Passage provided:
Valentine’s Day is just around the corner! It's a day that conjures up images of pink and red hearts, chocolate decadence and romanticized perfection. We have lots of happy associations with it, such as the construction paper hearts that were tucked in our school desks or the packets of miniature confections stamped with messages such as “Be Mine”. But Valentine’s Day also elicits unpleasant associations.
The day can be met with some unpleasant associations - both in men and women. Guys usually dread it. It makes them feel awkwardly obliged to fulfill Hallmark’s fantastical imagery. For women, it evokes expectations that, if looked at objectively, are unfair and unrealistic. Truthfully told, Valentine’s Day invites feelings of dissatisfaction, resentment, and isolation.
But the holiday holds so much potential if we strip away the commercialized hype and look at what l-o-v-e really spells out for us. It could offer a lot more positive possibilities - for everyone.
When we examine the fullness of the word “love”, we see that it stretches far beyond the limitations of Rom-Com movies and Hallmark greeting cards. It implies weightier ingredients that encompass every human relationship - regardless of their “relationship status”.
One ancient Biblical text helps magnify its broader application:
"Love is large and incredibly patient. Love is gentle and consistently kind to all. It refuses to be jealous when blessing comes to someone else. Love does not brag about one’s achievements nor inflate its own importance. Love does not traffic in shame and disrespect, nor selfishly seek its own honor. Love is not easily irritated or quick to take offense. Love joyfully celebrates honesty and finds no delight in what is wrong. Love is a safe place of shelter, for it never stops believing the best for others. Love never takes failure as defeat, for it never gives up..."
( Excerpt from I Corinthians 13 TPT)
I wish we could reinvent Valentine’s Day! Can’t you just imagine how much better it could be if we took a day to celebrate a fuller definition of what love is? Because, in the words of the poet, Rumi,
“Love is the bridge between you and everything.”
How different would your Valentine's Day look if we magnified the meaning of "love"?

Extracted information:
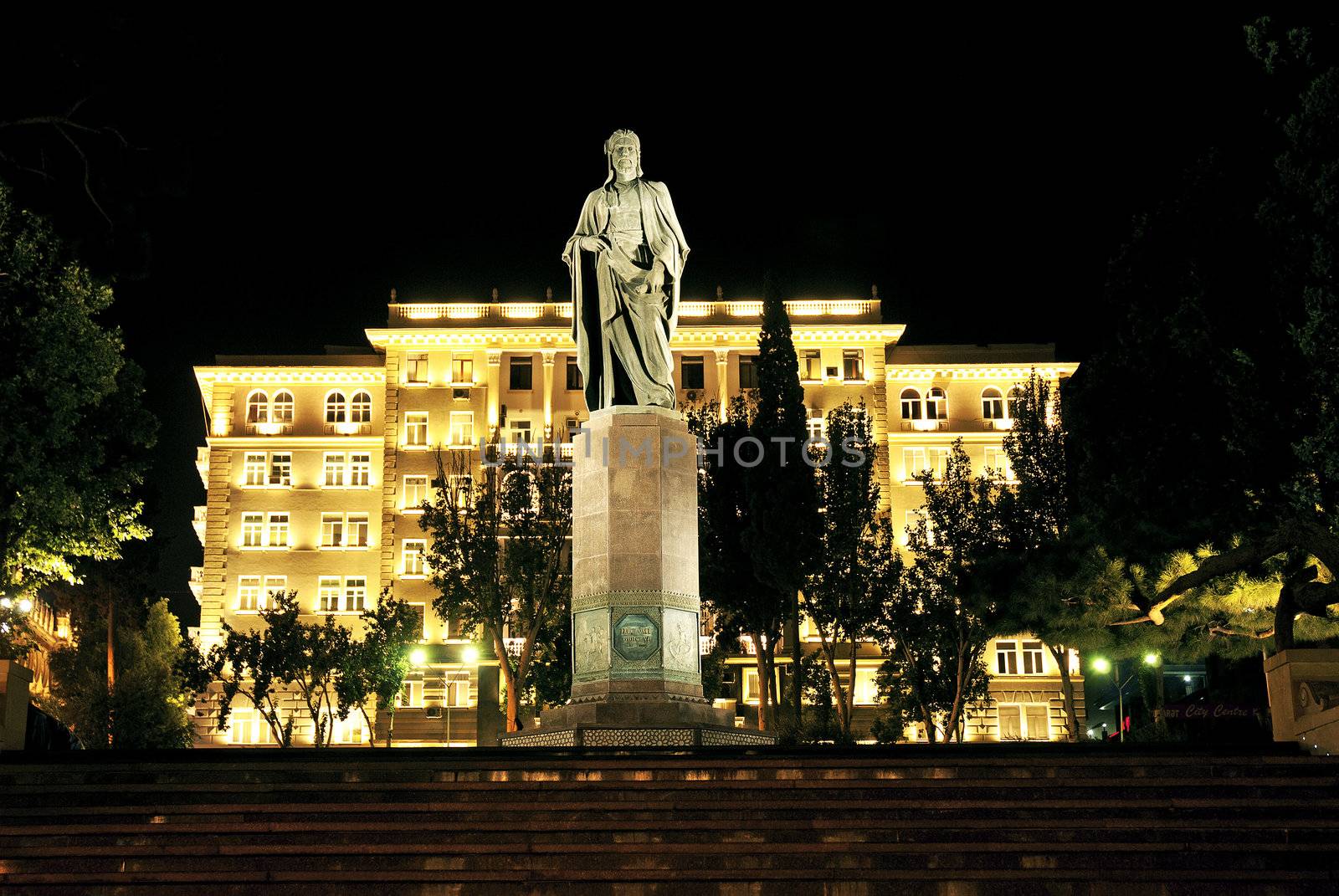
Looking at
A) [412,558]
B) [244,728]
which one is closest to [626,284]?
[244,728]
==
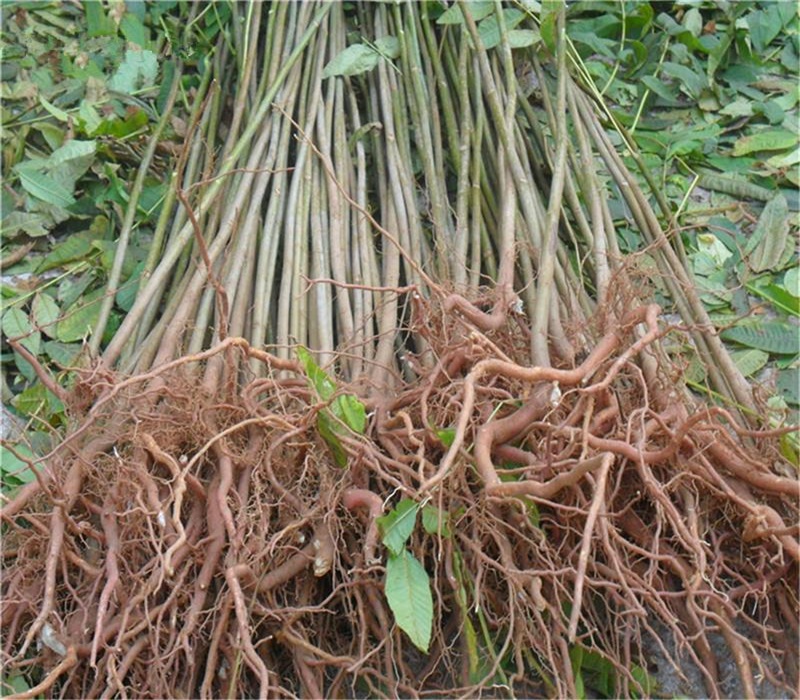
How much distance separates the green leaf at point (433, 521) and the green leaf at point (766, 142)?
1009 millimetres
* * *
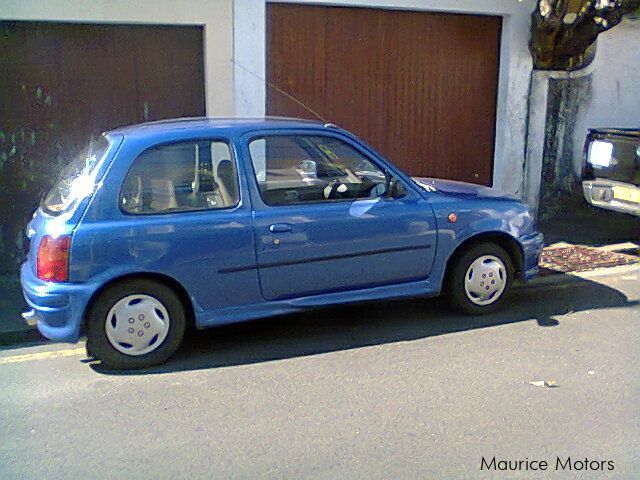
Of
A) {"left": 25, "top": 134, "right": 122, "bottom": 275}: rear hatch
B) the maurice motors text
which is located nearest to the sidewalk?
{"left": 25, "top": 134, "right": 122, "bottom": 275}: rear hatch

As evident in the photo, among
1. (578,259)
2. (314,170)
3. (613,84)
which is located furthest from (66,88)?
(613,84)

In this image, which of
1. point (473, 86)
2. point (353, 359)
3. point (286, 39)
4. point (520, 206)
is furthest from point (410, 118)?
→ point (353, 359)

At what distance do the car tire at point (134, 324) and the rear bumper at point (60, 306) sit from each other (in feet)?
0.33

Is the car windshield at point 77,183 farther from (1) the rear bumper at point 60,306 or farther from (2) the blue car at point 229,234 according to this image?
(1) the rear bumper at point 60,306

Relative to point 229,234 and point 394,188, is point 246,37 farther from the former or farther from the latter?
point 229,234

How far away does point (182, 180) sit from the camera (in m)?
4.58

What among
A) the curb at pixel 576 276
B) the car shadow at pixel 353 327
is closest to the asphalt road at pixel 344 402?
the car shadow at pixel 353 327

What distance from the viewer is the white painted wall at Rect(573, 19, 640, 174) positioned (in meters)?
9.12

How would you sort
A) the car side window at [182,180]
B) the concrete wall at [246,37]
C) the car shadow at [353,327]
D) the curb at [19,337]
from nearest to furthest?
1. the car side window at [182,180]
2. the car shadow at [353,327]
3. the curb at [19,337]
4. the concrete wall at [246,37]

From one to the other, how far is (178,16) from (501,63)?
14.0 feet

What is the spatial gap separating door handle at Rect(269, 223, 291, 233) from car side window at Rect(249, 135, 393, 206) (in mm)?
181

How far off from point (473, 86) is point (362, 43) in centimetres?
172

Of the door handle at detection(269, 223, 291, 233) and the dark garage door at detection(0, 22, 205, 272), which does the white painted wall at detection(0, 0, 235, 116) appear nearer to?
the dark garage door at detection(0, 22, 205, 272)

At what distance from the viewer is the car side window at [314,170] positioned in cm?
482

Exercise prompt: For each statement below, decide whether it agrees with the passage about Valentine's Day, answering yes or no and quoting the exact words of the passage that decide it. (a) The passage says men usually dread Valentine's Day. (b) The passage credits the line "Love is the bridge between you and everything." to the Biblical text. (c) The passage says the expectations Valentine's Day evokes for women are fair and realistic.

Worked solution:
(a) Yes: "Guys usually dread it."
(b) No: "Because, in the words of the poet, Rumi,"
(c) No: "For women, it evokes expectations that, if looked at objectively, are unfair and unrealistic."